Among the best models in the current study, SVM model 1 revealed an exceptional level of training and test set prediction accuracy. Interestingly, ChemDraw and VolSurf descriptors are important for classifying class 2, 3 and 4 drugs, whereas a combination of ChemDraw and MolconnZ descriptors are useful for class 1 predictions. Thus, a combination of 2D and 3D descriptors are important for class 2, 3 and 4 drugs, whereas 2D descriptors alone are relevant for class 1 predictions. These observations would suggest that combinations of both models and descriptors may be necessary for optimal prediction of the different BDDCS classes.
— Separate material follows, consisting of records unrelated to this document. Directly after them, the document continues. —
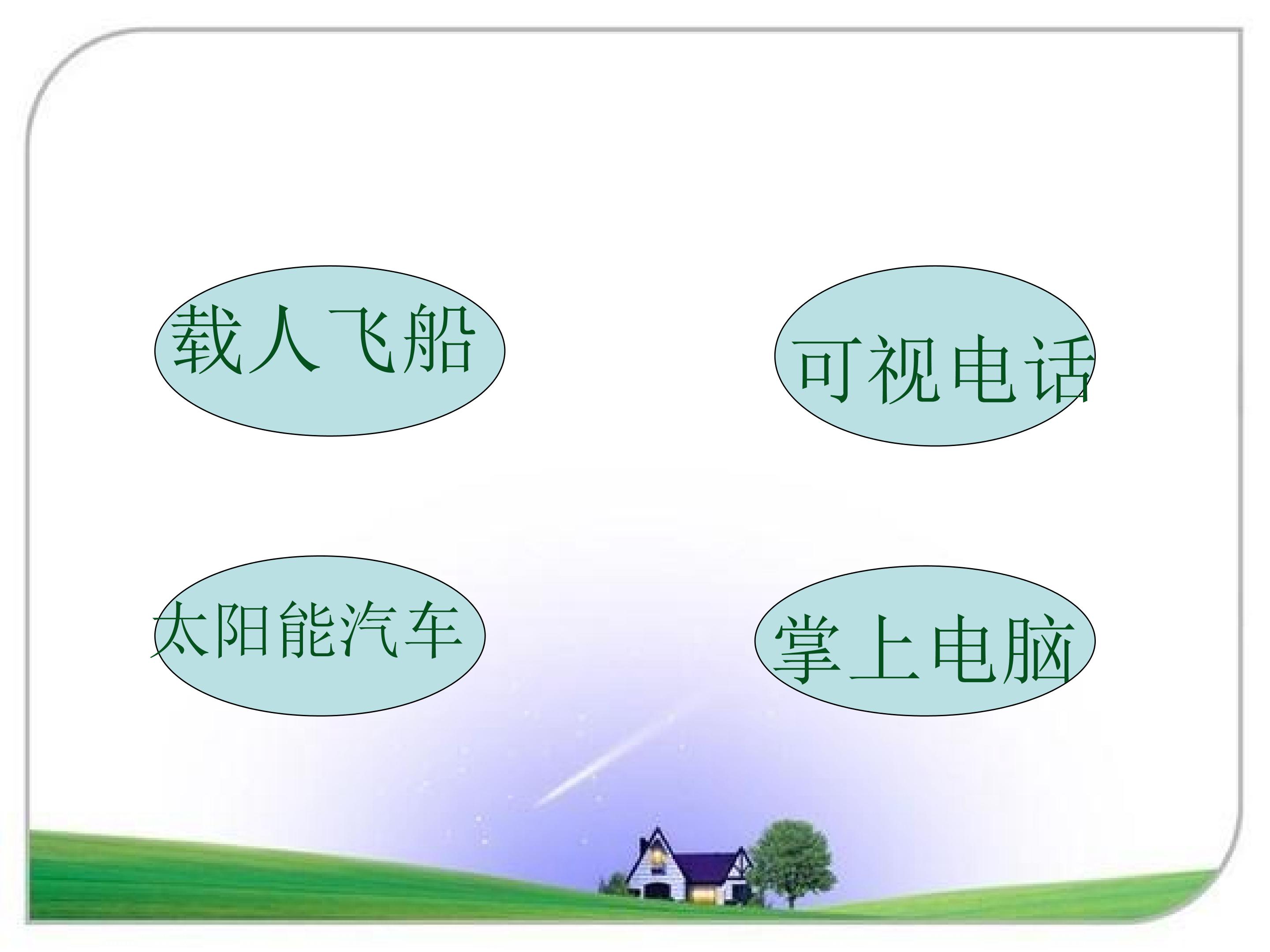 载人飞船

可视电话

太阳能汽车

掌上电脑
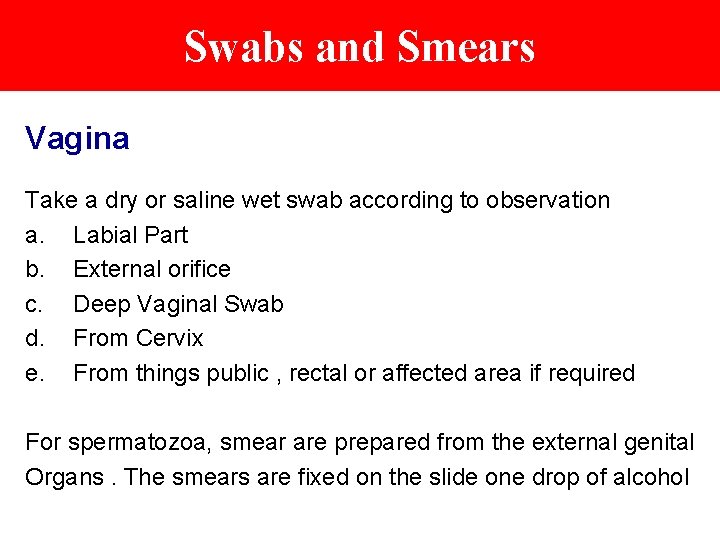 Swabs and Smears

Vagina

Take a dry or saline wet swab according to observation
a. Labial Part
b. External orifice
c. Deep Vaginal Swab
d. From Cervix
e. From things public , rectal or affected area if required

For spermatozoa, smear are prepared from the external genital Organs . The smears are fixed on the slide one drop of alcohol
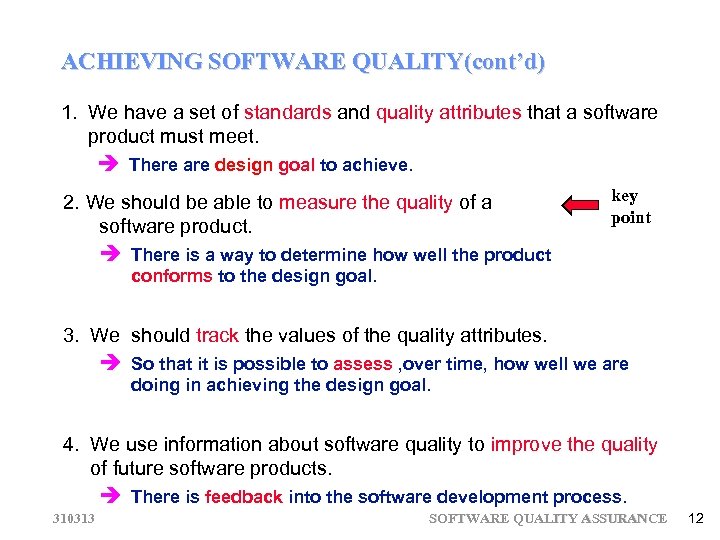 ACHIEVING SOFTWARE QUALITY(cont'd)

1. We have a set of standards and quality attributes that a software product must meet.

➔ There are design goal to achieve.

2. We should be able to measure the quality of a software product.

key point

➔ There is a way to determine how well the product conforms to the design goal.

3. We should track the values of the quality attributes.

➔ So that it is possible to assess ,over time, how well we are doing in achieving the design goal.

4. We use information about software quality to improve the quality of future software products.

➔ There is feedback into the software development process.

310313

SOFTWARE QUALITY ASSURANCE

12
Since this is the first report on predictive model development for BDDCS, a direct comparison with previously established computational models is not possible; however, we believe that a critical evaluation with respect to earlier BCS models, especially the study by Bergström et al. (33,34), is warranted. Although the overall prediction accuracies of the training and tests sets between the Bergström study and our models are comparable, there are several important differences that should be highlighted: (1) the Bergström study encompasses a very small number of compounds, presumably with limited chemical space; (2) PTSA is a conformation-dependent property requiring a 3D structure for calculations, thereby reducing the portability of the models between independent laboratories; and (3) solubility and permeability parameters are independently calculated. Interestingly, in the current study, models that included PSA or cLogP as a descriptor generally underperformed compared with models using alternative descriptors. This is in marked contrast to the work by Bergström et al. (34), who determined that PTSA could satisfy both drug solubility and permeability for BCS calculations. In agreement with our present data, however, they determined that cLogP could be excluded as a descriptor without the model losing predictive power. In fact, they found that the molecular surface areas alone contained sufficient information regarding lipophilicity. Analogous to this, it is likely that MolconnZ and VolSurf descriptors alone sufficiently capture lipophilicity to render cLogP redundant as a separate descriptor.

It is important to point out that most difficulty was encountered in predicting class 4 compounds. This was not entirely unexpected, since the number of training set molecules for class 4 compounds is small compared to the other classes. Inevitably, the models were trained primarily for classes 1–3 even when weighting is applied, leading to a disproportionate bias to predicting these classes. However, this may not be a major concern for the pharmaceutical industry because generally the number of compounds under development in classes 3 or 4 is low; for example, fewer than 10% of current compounds in the drug discovery pipeline of GlaxoSmithKline fall within BCS class 3 or 4 (35). Additionally, the bias towards accurately predicting class 1 and 2 compounds can be viewed as favorable in that these drugs may encounter fewer issues during the subsequent drug development process.

Options for improving the confidence in the computational models include the application of a combination of models. Additional computational methods such as k-Nearest Neighbor (kNN), Kohonen and Sammon mapping could be evaluated in the future alongside additional molecular descriptors and an enlarged training and test set with more examples of class 4 compounds. The utilization of Tanimoto similarity, PCA or other graphical mapping tools to assess the distance of a test set molecule from the training set will also aid in improving the confidence in predictions. We also foresee availability of these models to a global audience using web-based applications or their integration into existing database tools.

In summary, the present study represents a new development for rapidly assigning drugs to BDDCS classifications, providing useful additional insight into bioavailability aspects of a drug. This could have significant application in the drug discovery field to a priori identify molecules that may have future developability issues.